====== Document extract

At the lower end of each plot, water and sediment were collected in a concrete catchbox where part of the sediment (the 'bed load') was deposited. The remaining water and sediment (the 'suspended load') flowed via a slotted collecting manifold to the tipping bucket runoff measuring device, mounted in a 1.5-m-deep pit connected to a water disposal system. A small sample of runoff was continuously withdrawn and collected for sediment concentration measurement, via a PVC pipe with slots exposed to flow from the tipping bucket. Total loss of suspended sediment was calculated by multiplying average concentration by the total volume of runoff. Measurements were taken only through the summer rainy season (between 1 June and 20 October) because significant rainfall events outside this period are rare.
The rainfall simulator used flat fan nozzles oscillating so their spray pattern swept to and fro across 2 adjacent plots 2m by 0.75m within the support frame, as described by Loch (1996). Rainfall energy and intensity could be adjusted via nozzle size selection, water pressure, and spray sweep rates. Calibrated rainfall intensity was 82.5mm/h in these tests. Runoff from each plot was collected simultaneously into 2 containers, via collector trays and a vacuum suction system. Starting times for rainfall and runoff were recorded, and volume scales on the collection containers read at 5-min intervals until the runoff rate was almost constant.
Soil properties of the experimental sites were measured by sampling the surface 0-0.2m layer of each plot for organic matter, available N and P, and particle distribution. Soil organic matter (SOM) was determined by dry combustion, and N and P were determined using the methods developed by Wells and Williams (1996). Soil samples were fully dispersed for the particle size distribution analysis to determine the soil texture. Undisturbed soil cores for bulk density, soil porosity, field capacity, and soil water content were obtained from different depths of soil layers of each treatment. The samples were weighed wet, dried at 105[degrees]C for 48h, and weighed again to determine bulk density and soil water content.
Field plot results
Annual wet-season runoff for all runoff plot treatments, together with annual wet season (1 June and 20 October) rainfall and cumulative values over the 5 years of the experiment, are presented in Table 3. Rainfall of relatively low intensity occurred in 1998, 2000, and 2002, resulting in little or no runoff, but substantial runoff occurred in 1999 and 2001.
A much greater proportion of rainfall became runoff in 1999 despite the relatively small rainfall, and this can be attributed to high-intensity storms on 17 and 18 August. Similar events occurred in 2001 when almost 300mm fell between late June and late August, with storms on 24 and 27 July, and between August 6 and 10. The duration, intensity, and amount of daily rainfall of runoff-producing rainfall events (> 10 mm) in 1999 is presented in Table 4.
The event of 18 August is illustrated in Fig. 2 and Table 5. This event produced 44mm total rainfall with a peak rainfall rate of 114.9 mm/h, and [I.sub.60] (the greatest rainfall in one 60-min period) of 38.6 mm, or 88% of the total event rainfall. It would be classified as a strong erosion-producing storm, according to Jiao et al. (1999). Frequency distribution analysis of daily rainfall at Shouyang between 1967 and 1999 showed that erosive rainfall events of >40 mm/day occurred 39 times in 33 years, mainly during the months of July and August. Events of >50mm/day occurred 15 times, and events of > 100mm/day occurred twice.

============
====== Dataset records

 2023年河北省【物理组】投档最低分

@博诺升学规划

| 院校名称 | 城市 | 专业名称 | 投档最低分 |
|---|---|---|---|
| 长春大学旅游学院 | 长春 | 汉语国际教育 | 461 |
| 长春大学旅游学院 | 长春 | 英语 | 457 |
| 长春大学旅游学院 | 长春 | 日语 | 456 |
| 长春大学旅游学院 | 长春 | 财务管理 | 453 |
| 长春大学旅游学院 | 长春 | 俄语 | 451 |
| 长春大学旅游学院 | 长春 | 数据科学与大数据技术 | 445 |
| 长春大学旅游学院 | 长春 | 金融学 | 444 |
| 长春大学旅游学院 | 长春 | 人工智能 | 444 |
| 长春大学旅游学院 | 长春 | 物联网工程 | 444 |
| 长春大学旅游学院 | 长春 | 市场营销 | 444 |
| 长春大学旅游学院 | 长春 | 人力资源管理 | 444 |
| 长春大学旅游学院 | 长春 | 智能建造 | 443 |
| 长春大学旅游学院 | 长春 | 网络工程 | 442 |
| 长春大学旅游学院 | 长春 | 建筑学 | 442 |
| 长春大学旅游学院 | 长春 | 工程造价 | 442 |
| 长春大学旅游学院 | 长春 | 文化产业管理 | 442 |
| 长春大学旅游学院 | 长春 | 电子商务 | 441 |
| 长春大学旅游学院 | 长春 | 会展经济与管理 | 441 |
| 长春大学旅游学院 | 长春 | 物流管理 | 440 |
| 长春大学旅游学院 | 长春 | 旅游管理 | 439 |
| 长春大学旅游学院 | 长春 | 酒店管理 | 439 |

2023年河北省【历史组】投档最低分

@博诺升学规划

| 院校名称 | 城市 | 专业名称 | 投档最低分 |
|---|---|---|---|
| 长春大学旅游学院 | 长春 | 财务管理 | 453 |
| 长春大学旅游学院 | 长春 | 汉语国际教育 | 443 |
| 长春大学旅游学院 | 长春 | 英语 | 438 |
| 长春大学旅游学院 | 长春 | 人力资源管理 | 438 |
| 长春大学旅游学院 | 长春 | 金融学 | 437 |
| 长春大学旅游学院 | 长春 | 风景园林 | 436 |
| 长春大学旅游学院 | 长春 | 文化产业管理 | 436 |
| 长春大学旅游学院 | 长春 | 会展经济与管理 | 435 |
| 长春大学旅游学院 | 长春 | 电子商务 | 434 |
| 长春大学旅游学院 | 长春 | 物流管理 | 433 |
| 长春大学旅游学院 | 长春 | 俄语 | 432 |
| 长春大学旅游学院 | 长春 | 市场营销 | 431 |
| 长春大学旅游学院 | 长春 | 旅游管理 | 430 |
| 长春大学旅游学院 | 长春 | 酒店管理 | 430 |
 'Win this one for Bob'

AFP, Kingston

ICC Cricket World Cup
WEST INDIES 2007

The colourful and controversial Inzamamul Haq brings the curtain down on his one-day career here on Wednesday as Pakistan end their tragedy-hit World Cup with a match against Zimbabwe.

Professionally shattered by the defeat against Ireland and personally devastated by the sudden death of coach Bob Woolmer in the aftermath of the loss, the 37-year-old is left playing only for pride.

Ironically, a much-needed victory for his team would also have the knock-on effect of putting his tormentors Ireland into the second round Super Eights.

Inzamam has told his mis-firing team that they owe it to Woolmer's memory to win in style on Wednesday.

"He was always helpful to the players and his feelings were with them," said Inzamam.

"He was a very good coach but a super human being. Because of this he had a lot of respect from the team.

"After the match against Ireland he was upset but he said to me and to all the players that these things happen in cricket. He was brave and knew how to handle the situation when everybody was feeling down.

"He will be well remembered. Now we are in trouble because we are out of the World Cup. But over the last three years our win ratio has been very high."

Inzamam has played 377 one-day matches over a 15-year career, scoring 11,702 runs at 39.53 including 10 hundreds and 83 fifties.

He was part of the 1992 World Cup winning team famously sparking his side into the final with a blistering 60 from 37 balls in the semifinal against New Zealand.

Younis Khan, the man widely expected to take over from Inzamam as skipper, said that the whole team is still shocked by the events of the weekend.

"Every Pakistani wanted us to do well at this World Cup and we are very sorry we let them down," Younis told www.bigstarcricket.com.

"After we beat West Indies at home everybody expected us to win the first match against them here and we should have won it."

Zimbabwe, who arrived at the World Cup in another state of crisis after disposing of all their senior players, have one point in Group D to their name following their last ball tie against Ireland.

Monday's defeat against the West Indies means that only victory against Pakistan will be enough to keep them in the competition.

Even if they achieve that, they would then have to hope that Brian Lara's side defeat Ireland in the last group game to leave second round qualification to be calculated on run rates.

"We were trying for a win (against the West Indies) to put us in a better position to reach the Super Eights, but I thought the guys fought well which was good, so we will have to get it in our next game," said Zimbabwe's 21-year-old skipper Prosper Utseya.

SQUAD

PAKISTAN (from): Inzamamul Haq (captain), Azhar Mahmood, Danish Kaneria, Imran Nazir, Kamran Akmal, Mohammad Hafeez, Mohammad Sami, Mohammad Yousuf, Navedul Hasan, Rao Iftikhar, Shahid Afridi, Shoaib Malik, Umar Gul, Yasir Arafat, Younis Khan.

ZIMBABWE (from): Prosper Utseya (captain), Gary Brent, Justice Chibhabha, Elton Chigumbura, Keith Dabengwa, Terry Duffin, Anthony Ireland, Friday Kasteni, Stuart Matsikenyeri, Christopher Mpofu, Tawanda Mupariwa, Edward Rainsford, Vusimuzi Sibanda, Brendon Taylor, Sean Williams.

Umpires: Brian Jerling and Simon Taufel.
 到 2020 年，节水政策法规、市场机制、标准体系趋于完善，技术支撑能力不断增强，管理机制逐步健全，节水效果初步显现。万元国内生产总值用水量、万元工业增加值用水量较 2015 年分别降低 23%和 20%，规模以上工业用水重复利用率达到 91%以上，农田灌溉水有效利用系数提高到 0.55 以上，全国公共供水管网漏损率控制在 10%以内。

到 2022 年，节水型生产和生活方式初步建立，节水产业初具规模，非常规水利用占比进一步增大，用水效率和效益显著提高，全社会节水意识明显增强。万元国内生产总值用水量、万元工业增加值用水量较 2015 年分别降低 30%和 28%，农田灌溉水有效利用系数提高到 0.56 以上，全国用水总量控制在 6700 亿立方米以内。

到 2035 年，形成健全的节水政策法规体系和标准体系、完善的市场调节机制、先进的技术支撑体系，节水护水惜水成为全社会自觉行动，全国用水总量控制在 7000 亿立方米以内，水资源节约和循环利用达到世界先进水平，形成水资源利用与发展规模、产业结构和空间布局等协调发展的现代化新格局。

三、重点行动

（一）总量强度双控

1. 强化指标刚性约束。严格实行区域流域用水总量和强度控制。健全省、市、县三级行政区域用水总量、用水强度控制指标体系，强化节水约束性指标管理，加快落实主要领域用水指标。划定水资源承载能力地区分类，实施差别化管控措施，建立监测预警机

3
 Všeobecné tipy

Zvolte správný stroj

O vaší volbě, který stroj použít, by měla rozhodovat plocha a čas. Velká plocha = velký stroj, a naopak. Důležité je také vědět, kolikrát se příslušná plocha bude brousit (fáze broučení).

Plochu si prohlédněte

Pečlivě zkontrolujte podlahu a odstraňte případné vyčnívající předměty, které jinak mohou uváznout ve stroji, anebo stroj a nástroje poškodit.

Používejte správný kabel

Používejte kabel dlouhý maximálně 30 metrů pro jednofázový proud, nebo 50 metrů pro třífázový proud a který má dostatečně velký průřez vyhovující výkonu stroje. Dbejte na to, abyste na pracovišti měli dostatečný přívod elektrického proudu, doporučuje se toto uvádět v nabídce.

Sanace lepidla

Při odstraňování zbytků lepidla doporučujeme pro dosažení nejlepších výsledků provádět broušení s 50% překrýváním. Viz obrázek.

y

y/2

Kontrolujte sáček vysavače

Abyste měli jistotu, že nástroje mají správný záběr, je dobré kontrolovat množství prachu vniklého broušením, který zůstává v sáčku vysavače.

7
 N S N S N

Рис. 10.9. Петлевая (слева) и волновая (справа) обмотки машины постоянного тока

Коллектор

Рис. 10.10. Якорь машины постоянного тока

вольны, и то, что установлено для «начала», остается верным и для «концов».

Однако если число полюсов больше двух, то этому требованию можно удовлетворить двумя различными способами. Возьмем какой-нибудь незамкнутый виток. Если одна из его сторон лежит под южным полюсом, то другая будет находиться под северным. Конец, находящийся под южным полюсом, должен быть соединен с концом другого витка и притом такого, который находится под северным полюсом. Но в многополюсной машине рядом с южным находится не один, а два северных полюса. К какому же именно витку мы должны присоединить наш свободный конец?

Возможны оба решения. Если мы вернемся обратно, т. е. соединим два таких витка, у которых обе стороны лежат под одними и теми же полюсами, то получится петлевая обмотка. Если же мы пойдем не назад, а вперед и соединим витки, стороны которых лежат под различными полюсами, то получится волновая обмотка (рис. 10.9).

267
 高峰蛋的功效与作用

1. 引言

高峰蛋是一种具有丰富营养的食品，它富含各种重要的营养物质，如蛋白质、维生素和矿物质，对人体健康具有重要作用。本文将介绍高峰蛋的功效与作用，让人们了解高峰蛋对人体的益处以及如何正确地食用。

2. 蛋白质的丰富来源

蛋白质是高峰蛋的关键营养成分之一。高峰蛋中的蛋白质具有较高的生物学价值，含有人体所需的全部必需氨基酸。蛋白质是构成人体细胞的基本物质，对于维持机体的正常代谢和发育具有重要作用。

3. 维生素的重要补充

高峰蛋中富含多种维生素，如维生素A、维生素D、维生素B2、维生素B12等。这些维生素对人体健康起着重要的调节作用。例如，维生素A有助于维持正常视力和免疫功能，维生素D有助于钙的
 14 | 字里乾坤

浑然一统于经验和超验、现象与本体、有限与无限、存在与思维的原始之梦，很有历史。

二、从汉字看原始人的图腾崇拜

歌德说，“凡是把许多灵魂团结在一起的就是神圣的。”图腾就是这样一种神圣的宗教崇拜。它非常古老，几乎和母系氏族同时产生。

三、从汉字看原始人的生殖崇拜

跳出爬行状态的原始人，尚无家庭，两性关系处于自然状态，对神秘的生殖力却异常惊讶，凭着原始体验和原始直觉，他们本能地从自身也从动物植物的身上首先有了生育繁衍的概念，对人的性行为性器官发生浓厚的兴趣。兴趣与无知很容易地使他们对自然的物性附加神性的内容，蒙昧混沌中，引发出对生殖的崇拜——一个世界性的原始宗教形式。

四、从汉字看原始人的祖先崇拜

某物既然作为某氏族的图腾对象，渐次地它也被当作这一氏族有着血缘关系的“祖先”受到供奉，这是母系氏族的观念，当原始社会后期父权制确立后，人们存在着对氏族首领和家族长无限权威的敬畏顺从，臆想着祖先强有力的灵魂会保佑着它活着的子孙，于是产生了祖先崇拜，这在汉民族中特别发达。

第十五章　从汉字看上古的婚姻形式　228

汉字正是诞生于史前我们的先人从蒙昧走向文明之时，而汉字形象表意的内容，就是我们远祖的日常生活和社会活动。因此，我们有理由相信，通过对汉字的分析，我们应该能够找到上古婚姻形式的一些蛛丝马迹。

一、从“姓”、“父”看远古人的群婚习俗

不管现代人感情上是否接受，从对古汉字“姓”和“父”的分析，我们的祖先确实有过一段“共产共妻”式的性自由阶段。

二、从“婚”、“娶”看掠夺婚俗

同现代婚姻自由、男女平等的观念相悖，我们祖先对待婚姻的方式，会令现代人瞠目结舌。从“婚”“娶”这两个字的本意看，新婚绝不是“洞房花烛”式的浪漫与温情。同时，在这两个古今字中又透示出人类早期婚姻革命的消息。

============

=== Task set ===
(A) Using the erosion study extract, answer the following:
(i) What was the calibrated rainfall intensity in the simulator tests?
(ii) At what temperature and for how long were the soil samples dried?
(iii) What peak rainfall rate did the 18 August event produce?
(B) Summarize the erosion study extract in two sentences.
(C) Reproduce the erosion study extract word for word, starting at "The rainfall simulator" and ending at "was almost constant.".
The saved data entries have no connection to the erosion study extract.

=== Responses to the tasks ===
(A)
(i) 82.5 mm/h
(ii) 105 °C for 48 h
(iii) 114.9 mm/h

(B) Runoff and sediment from field plots were measured through the summer rainy season with catchboxes, a tipping bucket device and continuous sampling, alongside rainfall simulator tests at 82.5 mm/h and measurements of soil properties. Over the 5 years, substantial runoff occurred only in 1999 and 2001 because of high-intensity storms, such as the 18 August event, which produced 44 mm of rain with a peak rate of 114.9 mm/h.

(C)
The rainfall simulator used flat fan nozzles oscillating so their spray pattern swept to and fro across 2 adjacent plots 2m by 0.75m within the support frame, as described by Loch (1996). Rainfall energy and intensity could be adjusted via nozzle size selection, water pressure, and spray sweep rates. Calibrated rainfall intensity was 82.5mm/h in these tests. Runoff from each plot was collected simultaneously into 2 containers, via collector trays and a vacuum suction system. Starting times for rainfall and runoff were recorded, and volume scales on the collection containers read at 5-min intervals until the runoff rate was almost constant.